Talk about your one-two punches: for in-flight entertainment, I managed to read all of Ha Jin's Waiting, and to watch Million Dollar Baby. When I got home from the airport, it seemed only fitting to watch the series finale of SFU. It reminded me of a day many, many years ago. I was in Newark, New Jersey for a conference. It was the first time I had really ever been in Newark outside of the airport. Everything around the conference was rundown and desolate. It just happened to be a grey day, but I wondered if it ever really could be sunny in Newark. As E and I drove by the boarded-up brownstones, through the streets where the sidewalks had periodic clusters of people huddled together, we turned and looked at each other sadly. We shrugged, and went to go watch Leaving Las Vegas. If you're going to be gripped with despair, you might as well get as much of it over in one sitting as possible.
Maybe, just maybe, I have a stalker. When I was getting ready to board the plane on Monday, HR from the interview called me on my cell phone.
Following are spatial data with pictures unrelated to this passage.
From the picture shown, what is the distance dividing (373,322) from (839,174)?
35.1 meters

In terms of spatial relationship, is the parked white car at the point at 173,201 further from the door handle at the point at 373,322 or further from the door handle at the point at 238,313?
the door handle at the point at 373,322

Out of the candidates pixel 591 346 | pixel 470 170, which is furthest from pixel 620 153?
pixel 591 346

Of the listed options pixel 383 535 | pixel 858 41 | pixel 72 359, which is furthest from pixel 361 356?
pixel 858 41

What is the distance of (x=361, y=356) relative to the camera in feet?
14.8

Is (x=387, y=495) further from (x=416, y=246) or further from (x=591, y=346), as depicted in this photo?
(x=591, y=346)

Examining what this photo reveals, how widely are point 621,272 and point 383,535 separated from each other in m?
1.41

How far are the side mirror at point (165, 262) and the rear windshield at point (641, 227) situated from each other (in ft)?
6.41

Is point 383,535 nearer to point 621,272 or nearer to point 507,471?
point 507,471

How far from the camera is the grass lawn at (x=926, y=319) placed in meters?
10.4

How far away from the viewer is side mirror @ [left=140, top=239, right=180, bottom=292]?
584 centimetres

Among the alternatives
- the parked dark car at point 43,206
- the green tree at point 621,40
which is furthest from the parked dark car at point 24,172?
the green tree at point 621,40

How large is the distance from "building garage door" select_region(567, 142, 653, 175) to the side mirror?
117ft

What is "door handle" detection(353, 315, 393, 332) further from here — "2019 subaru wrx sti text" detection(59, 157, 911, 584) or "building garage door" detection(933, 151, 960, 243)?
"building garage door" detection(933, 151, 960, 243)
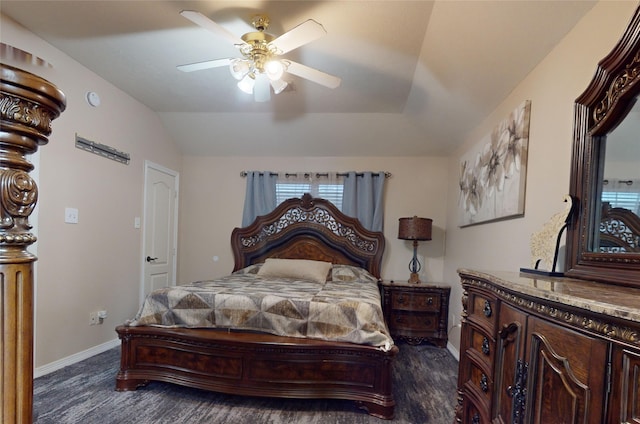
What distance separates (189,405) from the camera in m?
2.25

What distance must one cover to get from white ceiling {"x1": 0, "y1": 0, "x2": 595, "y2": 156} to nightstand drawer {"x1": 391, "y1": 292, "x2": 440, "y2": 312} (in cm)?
177

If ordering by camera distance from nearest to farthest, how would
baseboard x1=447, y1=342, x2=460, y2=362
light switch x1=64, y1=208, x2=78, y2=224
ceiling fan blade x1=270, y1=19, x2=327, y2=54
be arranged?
ceiling fan blade x1=270, y1=19, x2=327, y2=54 < light switch x1=64, y1=208, x2=78, y2=224 < baseboard x1=447, y1=342, x2=460, y2=362

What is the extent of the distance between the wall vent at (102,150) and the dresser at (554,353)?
326 cm

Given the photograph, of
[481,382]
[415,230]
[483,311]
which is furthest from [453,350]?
[483,311]

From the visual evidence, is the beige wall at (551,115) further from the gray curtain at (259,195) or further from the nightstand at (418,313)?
the gray curtain at (259,195)

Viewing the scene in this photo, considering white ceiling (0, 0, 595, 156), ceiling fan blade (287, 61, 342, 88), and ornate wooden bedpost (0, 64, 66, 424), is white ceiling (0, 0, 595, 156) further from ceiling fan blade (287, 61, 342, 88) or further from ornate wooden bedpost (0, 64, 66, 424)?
ornate wooden bedpost (0, 64, 66, 424)

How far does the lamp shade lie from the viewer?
12.4 ft

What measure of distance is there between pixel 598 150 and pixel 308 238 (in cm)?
320

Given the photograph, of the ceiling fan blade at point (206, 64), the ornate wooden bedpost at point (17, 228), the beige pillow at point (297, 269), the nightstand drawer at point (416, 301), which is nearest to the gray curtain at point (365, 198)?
the beige pillow at point (297, 269)

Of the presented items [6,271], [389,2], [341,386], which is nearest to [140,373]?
[341,386]

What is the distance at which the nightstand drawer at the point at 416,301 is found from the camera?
145 inches

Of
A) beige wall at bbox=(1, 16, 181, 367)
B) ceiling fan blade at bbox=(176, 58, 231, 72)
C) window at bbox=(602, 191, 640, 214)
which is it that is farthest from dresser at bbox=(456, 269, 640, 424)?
beige wall at bbox=(1, 16, 181, 367)

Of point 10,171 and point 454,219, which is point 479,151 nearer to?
point 454,219

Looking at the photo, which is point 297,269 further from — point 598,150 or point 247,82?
point 598,150
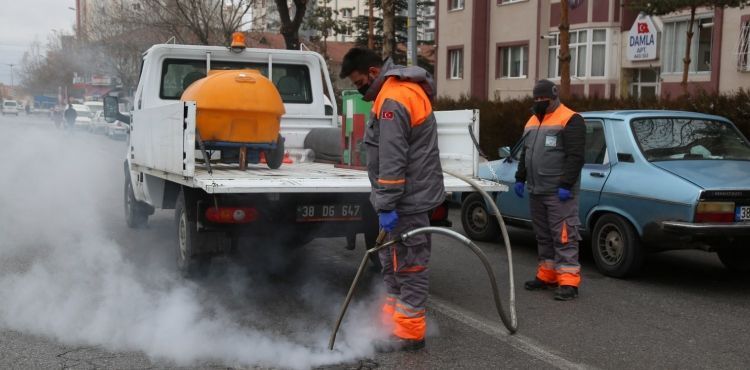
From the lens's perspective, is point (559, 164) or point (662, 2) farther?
point (662, 2)

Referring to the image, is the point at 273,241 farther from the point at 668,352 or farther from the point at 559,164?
the point at 668,352

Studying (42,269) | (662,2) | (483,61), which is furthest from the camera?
(483,61)

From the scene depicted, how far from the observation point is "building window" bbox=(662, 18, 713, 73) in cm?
2350

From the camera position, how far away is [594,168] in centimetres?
751

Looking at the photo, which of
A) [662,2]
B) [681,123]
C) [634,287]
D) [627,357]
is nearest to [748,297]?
[634,287]

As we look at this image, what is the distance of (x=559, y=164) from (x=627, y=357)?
205 centimetres

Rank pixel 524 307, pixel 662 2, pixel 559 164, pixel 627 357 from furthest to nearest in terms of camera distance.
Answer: pixel 662 2
pixel 559 164
pixel 524 307
pixel 627 357

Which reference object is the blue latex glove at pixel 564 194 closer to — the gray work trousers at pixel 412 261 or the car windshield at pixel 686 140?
the car windshield at pixel 686 140

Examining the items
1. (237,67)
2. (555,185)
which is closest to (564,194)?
(555,185)

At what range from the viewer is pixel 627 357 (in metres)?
4.80

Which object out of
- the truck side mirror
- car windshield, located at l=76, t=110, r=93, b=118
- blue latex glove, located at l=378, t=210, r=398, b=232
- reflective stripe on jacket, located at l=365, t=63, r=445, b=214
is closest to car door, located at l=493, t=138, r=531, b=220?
reflective stripe on jacket, located at l=365, t=63, r=445, b=214

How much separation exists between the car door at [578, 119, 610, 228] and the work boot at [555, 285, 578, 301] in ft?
4.23

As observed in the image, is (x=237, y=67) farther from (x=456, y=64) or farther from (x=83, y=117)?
(x=83, y=117)

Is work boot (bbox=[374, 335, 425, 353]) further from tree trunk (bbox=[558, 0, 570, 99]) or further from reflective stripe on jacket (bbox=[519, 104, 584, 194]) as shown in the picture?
tree trunk (bbox=[558, 0, 570, 99])
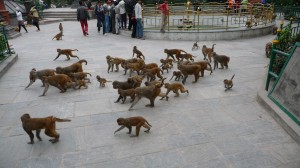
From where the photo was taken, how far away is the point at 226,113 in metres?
6.05

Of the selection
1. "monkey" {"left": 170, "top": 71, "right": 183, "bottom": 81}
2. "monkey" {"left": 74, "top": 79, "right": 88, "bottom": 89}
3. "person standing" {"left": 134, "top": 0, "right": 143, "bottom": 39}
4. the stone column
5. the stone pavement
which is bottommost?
the stone pavement

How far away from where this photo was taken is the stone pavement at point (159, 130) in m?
4.48

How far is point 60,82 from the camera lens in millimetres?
7332

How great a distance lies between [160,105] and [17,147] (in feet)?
10.9

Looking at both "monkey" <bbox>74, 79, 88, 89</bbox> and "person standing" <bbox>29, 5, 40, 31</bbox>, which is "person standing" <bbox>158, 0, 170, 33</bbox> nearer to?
"monkey" <bbox>74, 79, 88, 89</bbox>

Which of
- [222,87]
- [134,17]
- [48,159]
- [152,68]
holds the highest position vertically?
[134,17]

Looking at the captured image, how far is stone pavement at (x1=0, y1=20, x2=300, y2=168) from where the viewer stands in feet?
14.7

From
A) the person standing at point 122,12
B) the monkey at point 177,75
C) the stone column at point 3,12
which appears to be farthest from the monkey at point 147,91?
the stone column at point 3,12

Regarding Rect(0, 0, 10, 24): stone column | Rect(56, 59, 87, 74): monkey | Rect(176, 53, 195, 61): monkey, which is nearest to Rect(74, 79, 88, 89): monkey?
Rect(56, 59, 87, 74): monkey

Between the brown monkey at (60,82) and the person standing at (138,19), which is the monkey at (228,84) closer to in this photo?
the brown monkey at (60,82)

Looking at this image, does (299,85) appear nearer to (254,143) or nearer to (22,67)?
(254,143)

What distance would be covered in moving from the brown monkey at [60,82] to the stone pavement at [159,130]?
212mm

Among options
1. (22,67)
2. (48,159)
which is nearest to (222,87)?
(48,159)

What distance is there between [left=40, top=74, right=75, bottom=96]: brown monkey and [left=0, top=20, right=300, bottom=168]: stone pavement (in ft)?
0.70
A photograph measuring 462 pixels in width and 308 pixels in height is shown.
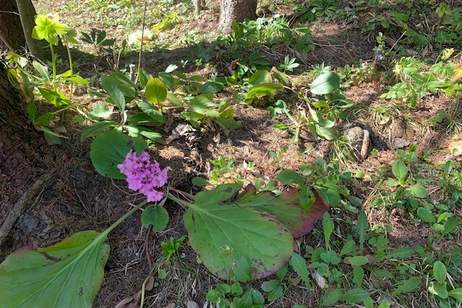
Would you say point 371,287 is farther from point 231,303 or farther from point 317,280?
point 231,303

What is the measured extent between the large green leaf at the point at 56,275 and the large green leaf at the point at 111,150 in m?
0.29

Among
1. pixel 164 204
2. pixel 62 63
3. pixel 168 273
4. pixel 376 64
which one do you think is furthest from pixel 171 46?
pixel 168 273

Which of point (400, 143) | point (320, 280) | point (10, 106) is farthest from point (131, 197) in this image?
point (400, 143)

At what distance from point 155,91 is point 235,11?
1.71 meters

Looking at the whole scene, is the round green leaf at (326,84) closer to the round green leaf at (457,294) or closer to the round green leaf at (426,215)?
the round green leaf at (426,215)

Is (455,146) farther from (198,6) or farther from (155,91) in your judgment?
(198,6)

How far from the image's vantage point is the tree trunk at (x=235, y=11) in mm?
3719

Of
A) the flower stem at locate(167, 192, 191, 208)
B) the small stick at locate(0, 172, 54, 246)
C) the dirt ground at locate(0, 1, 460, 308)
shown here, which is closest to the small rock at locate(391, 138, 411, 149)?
the dirt ground at locate(0, 1, 460, 308)

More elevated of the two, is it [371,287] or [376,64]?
[376,64]

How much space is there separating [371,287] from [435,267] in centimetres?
25

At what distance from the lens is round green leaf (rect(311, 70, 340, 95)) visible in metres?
2.54

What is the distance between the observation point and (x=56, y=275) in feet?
5.83

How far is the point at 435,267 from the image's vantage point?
1779 mm

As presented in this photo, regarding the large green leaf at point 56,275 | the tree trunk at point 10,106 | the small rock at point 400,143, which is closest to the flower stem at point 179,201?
the large green leaf at point 56,275
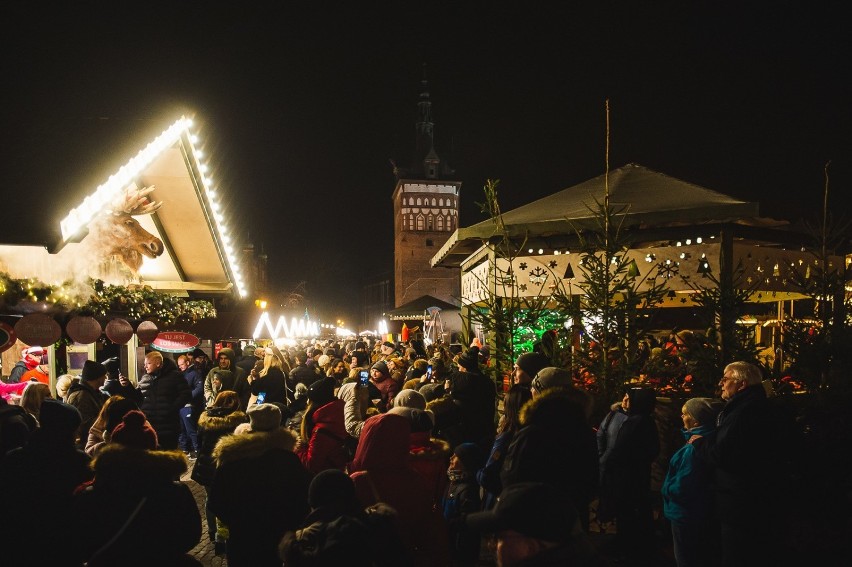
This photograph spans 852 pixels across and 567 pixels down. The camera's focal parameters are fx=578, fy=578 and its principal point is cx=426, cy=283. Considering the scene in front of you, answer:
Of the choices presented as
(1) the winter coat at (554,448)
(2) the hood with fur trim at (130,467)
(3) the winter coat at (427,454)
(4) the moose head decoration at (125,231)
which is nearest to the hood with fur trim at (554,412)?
(1) the winter coat at (554,448)

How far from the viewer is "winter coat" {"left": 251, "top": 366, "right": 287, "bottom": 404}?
886cm

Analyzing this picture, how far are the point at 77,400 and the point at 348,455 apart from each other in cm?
356

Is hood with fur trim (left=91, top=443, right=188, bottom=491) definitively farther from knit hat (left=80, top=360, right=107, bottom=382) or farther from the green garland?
knit hat (left=80, top=360, right=107, bottom=382)

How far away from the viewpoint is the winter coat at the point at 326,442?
4820mm

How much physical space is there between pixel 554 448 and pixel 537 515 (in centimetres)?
187

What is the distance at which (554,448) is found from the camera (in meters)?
3.78

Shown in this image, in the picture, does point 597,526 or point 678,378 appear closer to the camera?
point 597,526

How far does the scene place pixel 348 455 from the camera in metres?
5.30

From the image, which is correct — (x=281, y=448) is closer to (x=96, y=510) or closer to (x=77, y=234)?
(x=96, y=510)

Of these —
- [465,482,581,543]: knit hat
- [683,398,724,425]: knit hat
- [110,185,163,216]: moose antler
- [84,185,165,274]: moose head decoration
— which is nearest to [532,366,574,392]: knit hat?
[683,398,724,425]: knit hat

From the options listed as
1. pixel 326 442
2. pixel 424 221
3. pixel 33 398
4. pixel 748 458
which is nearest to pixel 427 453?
pixel 326 442

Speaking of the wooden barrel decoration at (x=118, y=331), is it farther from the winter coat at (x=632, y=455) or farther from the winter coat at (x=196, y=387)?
the winter coat at (x=632, y=455)

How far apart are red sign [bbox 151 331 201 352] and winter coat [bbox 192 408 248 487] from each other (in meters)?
5.64

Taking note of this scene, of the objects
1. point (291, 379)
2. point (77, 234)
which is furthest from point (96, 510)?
point (291, 379)
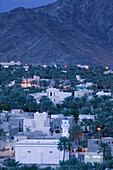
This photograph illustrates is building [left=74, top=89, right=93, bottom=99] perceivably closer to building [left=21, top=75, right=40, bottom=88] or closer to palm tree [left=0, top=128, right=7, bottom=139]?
building [left=21, top=75, right=40, bottom=88]

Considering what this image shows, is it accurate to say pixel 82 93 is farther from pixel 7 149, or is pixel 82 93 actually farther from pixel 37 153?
pixel 37 153

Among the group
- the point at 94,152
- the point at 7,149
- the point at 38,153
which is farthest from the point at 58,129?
the point at 94,152

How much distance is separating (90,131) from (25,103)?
1594 centimetres

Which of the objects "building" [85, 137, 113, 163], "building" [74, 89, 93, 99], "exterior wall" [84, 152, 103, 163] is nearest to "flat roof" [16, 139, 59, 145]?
"building" [85, 137, 113, 163]

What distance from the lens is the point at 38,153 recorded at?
38.0 m

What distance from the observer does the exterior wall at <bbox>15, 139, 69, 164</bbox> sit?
37.8m

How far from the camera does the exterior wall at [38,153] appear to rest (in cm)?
3781

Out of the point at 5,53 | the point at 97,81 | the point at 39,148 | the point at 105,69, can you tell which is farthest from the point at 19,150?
the point at 5,53

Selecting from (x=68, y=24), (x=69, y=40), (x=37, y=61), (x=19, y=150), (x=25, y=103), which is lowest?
(x=19, y=150)

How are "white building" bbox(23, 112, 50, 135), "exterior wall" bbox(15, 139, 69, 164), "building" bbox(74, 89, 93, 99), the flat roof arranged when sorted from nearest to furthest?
1. "exterior wall" bbox(15, 139, 69, 164)
2. the flat roof
3. "white building" bbox(23, 112, 50, 135)
4. "building" bbox(74, 89, 93, 99)

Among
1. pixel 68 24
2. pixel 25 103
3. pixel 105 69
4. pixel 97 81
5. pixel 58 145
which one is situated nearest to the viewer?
pixel 58 145

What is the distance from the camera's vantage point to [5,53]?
155250 mm

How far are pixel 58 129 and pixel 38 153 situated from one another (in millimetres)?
10378

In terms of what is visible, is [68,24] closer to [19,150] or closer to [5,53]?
[5,53]
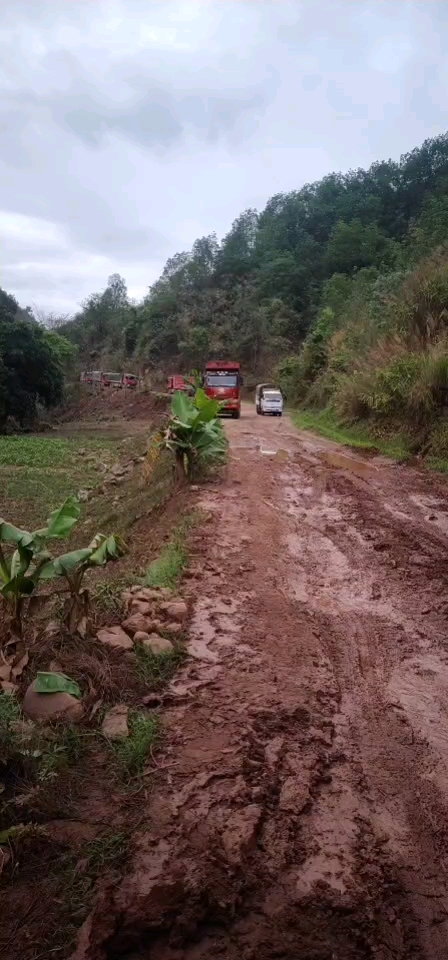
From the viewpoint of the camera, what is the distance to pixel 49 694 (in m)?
4.03

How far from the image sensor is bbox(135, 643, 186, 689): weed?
4.53 meters

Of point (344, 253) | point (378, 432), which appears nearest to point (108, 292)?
point (344, 253)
Then she called six times the next day- twice each to my cell phone, home phone, and work voicemail. And I had already called her back once during this craziness. Truth be told, I am partially to blame. I am trying to avoid her, to hold her off until the end of the week. Even though I might seem like I quite relish telling people to go shove it, I am actually completely uncomfortable turning down jobs. Besides which, I have not decided for sure that I am turning down this job. Let me tell you, this made for really fun conversation last night with both maisnon and SP. Since I am easily annoyed by other people's shortcomings, I try to vigilantly monitor slipping into the hypocrisy zone. I am pretty sure I am wearing everyone down with this ambivalence.
It is the first time in a long while that a decision has been so murky. I could draw up a list of advantages and disadvantages, but I lack the ability to weigh my options. There is a voice in my head that keeps saying, "you need more data." But at a certain point, there is also the law of diminishing returns to consider. You can analyze a decision from every angle, gather up all the information in the world, but there is always a level of uncertainty that can never be eliminated.
Meanwhile, time is passing by. Reading Waiting is a nice wake up call that reiterates that deceptively obvious point. It is literally the manifestation of life is what happens when you're busy making other plans. Books like this are a kind of torture. I did not necessarily love this book, but it haunts me. It crawls into the folds of my brain, and keeps recurring. It woke me up in the middle of the night: I hope I am not sleepwalking. I hope I am not waiting for something I might one day not want. Waiting articulated a notion I have always held- the act of waiting can damage desire.